In a report issued on Wednesday, the Government Accountability Office (GAO), a nonpartisan congressional watchdog organization, explained that the IRS lacks adequate resources to oversee tax-exempt organizations.

Retiring Senator Tom Coburn (R-OK) requested this investigation. To conduct the investigation, GAO reviewed and analyzed IRS data, strategic planning and performance documents, and agency improvement efforts. They also interviewed IRS and Department of Justice officials, state charity regulators, and subject matter experts.

GAO recommended that the IRS do the following to improve its oversight of the tax-exempt sector: 1) develop compliance goals and additional performance measures that can be used to assess the impact of enforcement activities on compliance and 2) clearly communicate with state charity regulators how they are allowed to use IRS information related to examinations of charitable organizations.
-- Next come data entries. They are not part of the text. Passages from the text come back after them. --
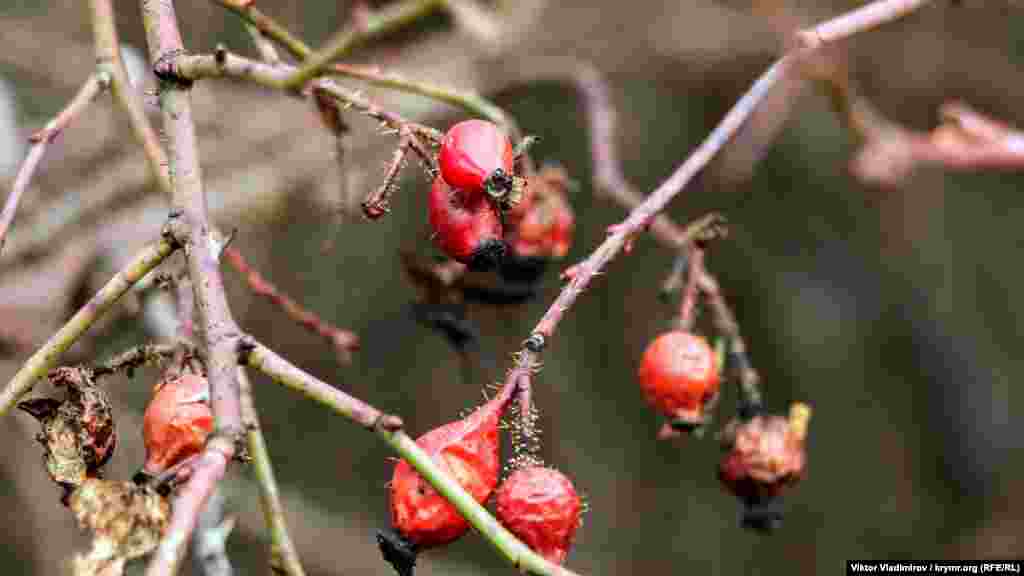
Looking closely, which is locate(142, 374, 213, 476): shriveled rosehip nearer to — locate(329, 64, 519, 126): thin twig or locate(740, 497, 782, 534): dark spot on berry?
locate(329, 64, 519, 126): thin twig

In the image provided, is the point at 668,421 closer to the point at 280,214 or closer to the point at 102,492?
the point at 102,492

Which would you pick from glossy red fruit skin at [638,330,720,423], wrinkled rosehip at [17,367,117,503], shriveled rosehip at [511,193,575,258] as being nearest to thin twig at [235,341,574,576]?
wrinkled rosehip at [17,367,117,503]

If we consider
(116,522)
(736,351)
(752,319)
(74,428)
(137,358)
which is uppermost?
(752,319)

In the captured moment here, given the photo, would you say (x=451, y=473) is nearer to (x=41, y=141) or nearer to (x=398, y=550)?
(x=398, y=550)

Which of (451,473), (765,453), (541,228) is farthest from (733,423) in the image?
(451,473)

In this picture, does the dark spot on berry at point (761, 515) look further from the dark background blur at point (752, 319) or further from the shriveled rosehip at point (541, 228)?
the dark background blur at point (752, 319)
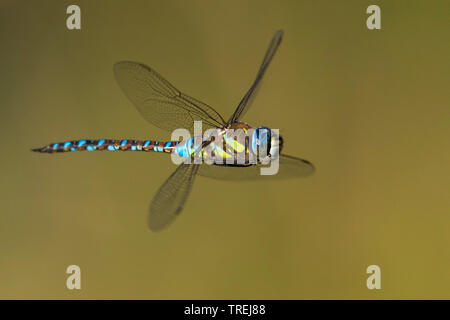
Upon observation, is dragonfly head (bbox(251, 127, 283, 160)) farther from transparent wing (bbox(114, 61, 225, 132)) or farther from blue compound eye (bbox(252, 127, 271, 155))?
transparent wing (bbox(114, 61, 225, 132))

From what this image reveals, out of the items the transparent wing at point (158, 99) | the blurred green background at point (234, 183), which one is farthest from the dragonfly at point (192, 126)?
the blurred green background at point (234, 183)

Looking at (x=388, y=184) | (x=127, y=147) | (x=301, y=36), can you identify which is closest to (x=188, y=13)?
(x=301, y=36)

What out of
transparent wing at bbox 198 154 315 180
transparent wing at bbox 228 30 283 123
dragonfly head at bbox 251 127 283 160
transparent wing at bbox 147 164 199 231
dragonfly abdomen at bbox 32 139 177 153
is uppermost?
transparent wing at bbox 228 30 283 123

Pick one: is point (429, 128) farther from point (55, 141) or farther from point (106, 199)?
point (55, 141)

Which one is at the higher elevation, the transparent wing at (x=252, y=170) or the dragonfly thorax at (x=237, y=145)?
the dragonfly thorax at (x=237, y=145)

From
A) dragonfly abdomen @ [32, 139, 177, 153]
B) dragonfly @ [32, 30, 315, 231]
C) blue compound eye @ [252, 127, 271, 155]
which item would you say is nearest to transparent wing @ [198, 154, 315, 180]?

GAO also urged Congress to consider making e-filing of Form 990s mandatory to allow for better data analytics and lower labor costs. The IRS agreed with GAO’s recommendations.

Trending in Legal Affairs

A community foundation member recently asked our Legal Affairs team whether donor advisors are permitted to grant tax-deductible portions of a gift from donor advised funds, and then pay the non-tax deductible portion separately.

There isn’t direct, plain language in the Code or Treasury Regulations explicitly prohibiting split payments (bifurcation). However, the Council’s Legal Affairs team has determined that it is not likely that the IRS would favor bifurcation, and has advised our members who ask not to bifurcate the charitable portion from the non-charitable portion.

In interpreting the self-dealing rules for private foundations specifically (which also prohibit all but incidental benefits), the IRS has stated that splitting payments is not permitted. While it is unclear whether this same interpretation would apply to distributions from donor advised funds, the nature and extent of the penalties are such that it is better to err on the side of caution. To be safe, the Council advises donor advisors to follow these private foundation bifurcation rules, and continue to ask the IRS to clarify this in new, long-awaited DAF regulations.

For more information on this or any other tricky legal matters, please contact the Council’s Legal Affairs team at legal@cof.org.

Philanthropy News and Op-Eds

"Cromnibus" Provisions Impact Nonprofits

In a thorough analysis of the “cromnibus,” or government spending bill passed by Congress last week, Nonprofit Quarterly’s Rick Cohen points out many provisions that will affect nonprofit organizations, either directly or by impacting other programs they care about. While the article delves into many provisions that nonprofits will care about, here are a few that we found especially interesting or alarming:

  • The bill cuts an addition $345.6 million from the IRS, which has suffered budget cuts the past two years. There is also language in the bill prohibiting the targeting of citizens “for exercising any right guaranteed under the First Amendment” and the targeting of other groups “for regulatory scrutiny based on their ideological beliefs.” This new cut will further weaken the IRS’s oversight capabilities, which will impact how it processes applications, responds to taxpayer inquiries, and issues new regulations.
  • The cromnibus makes a few important funding changes in the education world. First, it cuts federal Pell grants by $300 million. Second, it defunds the Race to the Top program, which at one time had significant philanthropic support.
  • The bill significantly increases the maximum amount an individual donor can give to a national political party. Donors will now be able to give up to $324,000 annually to national political parties, whereas the current limitation is $32,400 per year. This will likely further change the dynamic among political funding vehicles, including PACs and 501(c)(4)s.
  • The Environmental Protection Agency (EPA) budget is cut by $60 million, which amounts to about a one-fifth budget cut in the agency’s overall funding since 2010. There are also policy riders in the bill that prevent U.S. contributions to the Green Climate Fund, which helps impoverished nations combat climate change, and prohibit federal funds from being used to regulate lead use in fishing and ammunition.